start
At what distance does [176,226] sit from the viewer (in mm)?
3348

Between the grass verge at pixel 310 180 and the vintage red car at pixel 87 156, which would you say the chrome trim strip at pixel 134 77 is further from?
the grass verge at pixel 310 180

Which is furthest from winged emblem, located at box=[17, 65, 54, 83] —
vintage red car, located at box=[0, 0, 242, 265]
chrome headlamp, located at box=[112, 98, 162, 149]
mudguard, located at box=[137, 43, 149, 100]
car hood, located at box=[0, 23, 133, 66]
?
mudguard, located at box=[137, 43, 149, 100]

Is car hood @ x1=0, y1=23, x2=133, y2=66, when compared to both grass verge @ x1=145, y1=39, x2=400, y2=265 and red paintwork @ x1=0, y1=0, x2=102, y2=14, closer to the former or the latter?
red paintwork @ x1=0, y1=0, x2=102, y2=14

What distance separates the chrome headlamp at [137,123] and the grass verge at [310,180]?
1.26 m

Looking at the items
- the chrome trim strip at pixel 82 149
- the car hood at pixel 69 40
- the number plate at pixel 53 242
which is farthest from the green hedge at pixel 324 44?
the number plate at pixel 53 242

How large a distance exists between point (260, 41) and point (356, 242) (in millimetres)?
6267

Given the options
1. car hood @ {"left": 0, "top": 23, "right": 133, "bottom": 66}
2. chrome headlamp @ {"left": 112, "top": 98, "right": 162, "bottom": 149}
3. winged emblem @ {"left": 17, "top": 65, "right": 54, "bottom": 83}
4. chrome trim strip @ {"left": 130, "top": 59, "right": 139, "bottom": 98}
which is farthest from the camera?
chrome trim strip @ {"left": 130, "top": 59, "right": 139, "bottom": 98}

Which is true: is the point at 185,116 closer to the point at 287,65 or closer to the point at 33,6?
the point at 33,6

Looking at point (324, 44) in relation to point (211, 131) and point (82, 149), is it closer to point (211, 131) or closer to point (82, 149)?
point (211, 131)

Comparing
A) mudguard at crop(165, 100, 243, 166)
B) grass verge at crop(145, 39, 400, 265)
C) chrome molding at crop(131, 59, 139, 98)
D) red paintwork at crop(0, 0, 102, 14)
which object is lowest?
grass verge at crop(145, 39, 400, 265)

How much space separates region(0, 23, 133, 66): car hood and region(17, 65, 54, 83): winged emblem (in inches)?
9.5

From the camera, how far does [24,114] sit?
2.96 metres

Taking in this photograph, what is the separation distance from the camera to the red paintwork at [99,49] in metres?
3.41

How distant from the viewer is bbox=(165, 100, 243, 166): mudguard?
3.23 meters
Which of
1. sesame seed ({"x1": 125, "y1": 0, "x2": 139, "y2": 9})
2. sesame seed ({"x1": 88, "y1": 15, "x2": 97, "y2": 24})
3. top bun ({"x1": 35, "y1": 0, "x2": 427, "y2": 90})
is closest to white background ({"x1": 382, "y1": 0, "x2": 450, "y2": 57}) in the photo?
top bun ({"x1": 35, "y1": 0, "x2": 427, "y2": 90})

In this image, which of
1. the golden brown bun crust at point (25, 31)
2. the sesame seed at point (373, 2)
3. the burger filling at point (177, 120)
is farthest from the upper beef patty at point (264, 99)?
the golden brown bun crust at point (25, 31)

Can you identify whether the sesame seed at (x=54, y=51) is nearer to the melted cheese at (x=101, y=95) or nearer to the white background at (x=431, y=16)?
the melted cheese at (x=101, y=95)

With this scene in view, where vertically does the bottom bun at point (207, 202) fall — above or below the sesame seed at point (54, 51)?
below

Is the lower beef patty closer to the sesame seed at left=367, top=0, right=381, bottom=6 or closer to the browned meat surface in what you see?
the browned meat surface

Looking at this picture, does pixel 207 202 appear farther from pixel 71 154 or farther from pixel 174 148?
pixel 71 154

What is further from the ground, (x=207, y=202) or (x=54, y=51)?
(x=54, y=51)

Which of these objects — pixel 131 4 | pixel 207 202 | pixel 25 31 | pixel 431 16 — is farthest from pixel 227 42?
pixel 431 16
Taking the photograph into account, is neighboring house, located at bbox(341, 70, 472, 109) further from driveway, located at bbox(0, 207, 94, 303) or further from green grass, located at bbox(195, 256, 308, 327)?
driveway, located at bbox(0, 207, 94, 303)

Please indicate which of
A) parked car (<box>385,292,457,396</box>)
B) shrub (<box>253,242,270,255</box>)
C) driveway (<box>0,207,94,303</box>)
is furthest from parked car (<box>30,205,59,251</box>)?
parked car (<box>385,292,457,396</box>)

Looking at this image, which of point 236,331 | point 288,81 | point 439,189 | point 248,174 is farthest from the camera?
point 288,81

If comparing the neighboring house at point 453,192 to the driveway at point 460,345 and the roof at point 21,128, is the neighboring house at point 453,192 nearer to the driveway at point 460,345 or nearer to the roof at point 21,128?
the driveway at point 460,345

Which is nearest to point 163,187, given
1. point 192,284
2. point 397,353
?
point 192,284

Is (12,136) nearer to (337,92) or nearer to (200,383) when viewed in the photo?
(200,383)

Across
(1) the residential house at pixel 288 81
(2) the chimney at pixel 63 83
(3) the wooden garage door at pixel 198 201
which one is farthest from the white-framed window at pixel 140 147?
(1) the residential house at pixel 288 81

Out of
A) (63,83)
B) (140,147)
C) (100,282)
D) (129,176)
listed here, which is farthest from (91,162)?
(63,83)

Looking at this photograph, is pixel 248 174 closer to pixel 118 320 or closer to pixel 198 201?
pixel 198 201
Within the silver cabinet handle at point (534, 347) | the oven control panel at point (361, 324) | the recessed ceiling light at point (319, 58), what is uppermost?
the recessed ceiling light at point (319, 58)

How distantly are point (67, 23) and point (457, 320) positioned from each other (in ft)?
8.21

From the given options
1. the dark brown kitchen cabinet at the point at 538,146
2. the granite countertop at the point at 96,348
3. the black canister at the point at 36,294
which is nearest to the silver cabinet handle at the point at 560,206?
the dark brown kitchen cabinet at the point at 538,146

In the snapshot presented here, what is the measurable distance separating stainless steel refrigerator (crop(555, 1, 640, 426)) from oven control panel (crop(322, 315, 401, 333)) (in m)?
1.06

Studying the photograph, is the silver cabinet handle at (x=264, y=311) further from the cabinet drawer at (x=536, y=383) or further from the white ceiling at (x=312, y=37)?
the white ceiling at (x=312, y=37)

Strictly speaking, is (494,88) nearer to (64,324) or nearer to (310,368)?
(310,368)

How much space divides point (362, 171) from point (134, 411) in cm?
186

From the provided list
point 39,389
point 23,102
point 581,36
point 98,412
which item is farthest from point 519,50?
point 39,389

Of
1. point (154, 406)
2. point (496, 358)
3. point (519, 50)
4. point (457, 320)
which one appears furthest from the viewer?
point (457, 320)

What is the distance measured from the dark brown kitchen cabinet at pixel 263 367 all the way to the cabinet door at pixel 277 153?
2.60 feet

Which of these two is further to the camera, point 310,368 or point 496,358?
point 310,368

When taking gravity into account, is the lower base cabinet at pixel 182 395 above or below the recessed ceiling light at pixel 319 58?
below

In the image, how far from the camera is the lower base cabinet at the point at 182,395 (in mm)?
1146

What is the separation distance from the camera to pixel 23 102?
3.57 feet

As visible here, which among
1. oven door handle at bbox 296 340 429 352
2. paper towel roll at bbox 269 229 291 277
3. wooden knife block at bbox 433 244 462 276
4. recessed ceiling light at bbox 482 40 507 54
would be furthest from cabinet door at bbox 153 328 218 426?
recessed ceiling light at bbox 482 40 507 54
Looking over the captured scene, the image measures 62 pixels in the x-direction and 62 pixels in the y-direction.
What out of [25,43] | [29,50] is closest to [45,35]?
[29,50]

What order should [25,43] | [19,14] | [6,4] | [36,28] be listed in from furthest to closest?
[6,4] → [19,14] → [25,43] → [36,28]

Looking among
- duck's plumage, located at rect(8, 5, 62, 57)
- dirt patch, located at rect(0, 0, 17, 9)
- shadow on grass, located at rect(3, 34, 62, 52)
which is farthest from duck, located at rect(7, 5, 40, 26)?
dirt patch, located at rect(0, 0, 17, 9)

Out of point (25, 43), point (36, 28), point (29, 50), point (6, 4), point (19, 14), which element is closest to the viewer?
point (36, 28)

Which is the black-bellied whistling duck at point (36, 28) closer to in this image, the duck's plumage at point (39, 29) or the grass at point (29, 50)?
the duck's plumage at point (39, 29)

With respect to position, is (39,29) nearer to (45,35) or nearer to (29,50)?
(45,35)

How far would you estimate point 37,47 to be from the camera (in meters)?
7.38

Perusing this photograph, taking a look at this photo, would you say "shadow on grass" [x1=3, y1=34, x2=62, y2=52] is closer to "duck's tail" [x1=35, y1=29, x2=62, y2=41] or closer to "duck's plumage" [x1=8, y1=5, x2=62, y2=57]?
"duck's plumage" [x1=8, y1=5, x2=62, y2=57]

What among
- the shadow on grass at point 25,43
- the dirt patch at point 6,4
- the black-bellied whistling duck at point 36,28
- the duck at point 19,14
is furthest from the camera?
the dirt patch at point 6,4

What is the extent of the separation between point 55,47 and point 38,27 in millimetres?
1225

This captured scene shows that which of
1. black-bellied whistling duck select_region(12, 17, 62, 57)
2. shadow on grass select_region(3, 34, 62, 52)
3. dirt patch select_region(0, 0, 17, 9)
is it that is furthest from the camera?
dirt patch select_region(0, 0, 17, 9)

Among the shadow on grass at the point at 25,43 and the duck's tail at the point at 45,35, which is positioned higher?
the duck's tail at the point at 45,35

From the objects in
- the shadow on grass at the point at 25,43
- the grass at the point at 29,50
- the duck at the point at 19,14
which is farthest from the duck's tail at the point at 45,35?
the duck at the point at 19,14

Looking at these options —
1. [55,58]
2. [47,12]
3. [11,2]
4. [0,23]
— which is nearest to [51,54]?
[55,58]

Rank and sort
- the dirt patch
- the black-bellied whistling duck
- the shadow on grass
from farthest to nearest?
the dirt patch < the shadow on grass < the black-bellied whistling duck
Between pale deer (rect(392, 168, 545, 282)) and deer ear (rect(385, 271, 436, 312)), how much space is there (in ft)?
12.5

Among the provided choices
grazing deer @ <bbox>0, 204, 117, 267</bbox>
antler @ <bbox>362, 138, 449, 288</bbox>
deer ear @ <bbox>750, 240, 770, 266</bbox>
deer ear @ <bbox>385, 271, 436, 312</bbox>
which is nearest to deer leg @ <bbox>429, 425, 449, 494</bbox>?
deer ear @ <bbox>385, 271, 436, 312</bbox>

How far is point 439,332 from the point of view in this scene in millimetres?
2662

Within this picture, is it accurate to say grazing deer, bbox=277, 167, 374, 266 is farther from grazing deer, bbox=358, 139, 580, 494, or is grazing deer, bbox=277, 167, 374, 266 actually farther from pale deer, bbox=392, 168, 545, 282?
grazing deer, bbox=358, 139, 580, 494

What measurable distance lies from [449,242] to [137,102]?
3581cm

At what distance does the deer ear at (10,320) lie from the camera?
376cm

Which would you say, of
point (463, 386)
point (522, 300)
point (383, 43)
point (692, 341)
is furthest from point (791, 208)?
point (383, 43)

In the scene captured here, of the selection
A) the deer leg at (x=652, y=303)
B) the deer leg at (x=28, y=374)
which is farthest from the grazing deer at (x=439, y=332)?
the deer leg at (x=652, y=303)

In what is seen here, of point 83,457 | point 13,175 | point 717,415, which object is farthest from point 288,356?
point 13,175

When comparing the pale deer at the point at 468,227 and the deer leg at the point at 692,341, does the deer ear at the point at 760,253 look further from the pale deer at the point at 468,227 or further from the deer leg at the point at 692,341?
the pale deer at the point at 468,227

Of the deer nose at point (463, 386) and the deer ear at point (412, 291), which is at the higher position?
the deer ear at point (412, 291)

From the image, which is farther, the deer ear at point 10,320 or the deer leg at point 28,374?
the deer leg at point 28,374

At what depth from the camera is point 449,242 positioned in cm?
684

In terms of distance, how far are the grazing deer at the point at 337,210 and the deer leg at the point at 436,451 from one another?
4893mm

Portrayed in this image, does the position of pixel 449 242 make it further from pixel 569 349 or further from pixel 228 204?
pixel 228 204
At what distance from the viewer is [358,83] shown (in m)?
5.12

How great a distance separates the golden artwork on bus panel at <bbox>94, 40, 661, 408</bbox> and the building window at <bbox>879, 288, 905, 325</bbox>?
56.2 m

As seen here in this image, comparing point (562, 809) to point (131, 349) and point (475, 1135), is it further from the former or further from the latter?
end
Exact repetition is required for the lines from the one that contains "In terms of" through the final line; leave out everything else.

Task solution:
In terms of distance, how far are the grazing deer at the point at 337,210 and the deer leg at the point at 436,451 from one another?
4893mm

Portrayed in this image, does the position of pixel 449 242 make it further from pixel 569 349 or further from pixel 228 204?
pixel 228 204
At what distance from the viewer is [358,83] shown (in m)?
5.12

How great a distance separates the golden artwork on bus panel at <bbox>94, 40, 661, 408</bbox> and the building window at <bbox>879, 288, 905, 325</bbox>?
56.2 m

As seen here in this image, comparing point (562, 809) to point (131, 349) and point (475, 1135), is it further from the former or further from the latter?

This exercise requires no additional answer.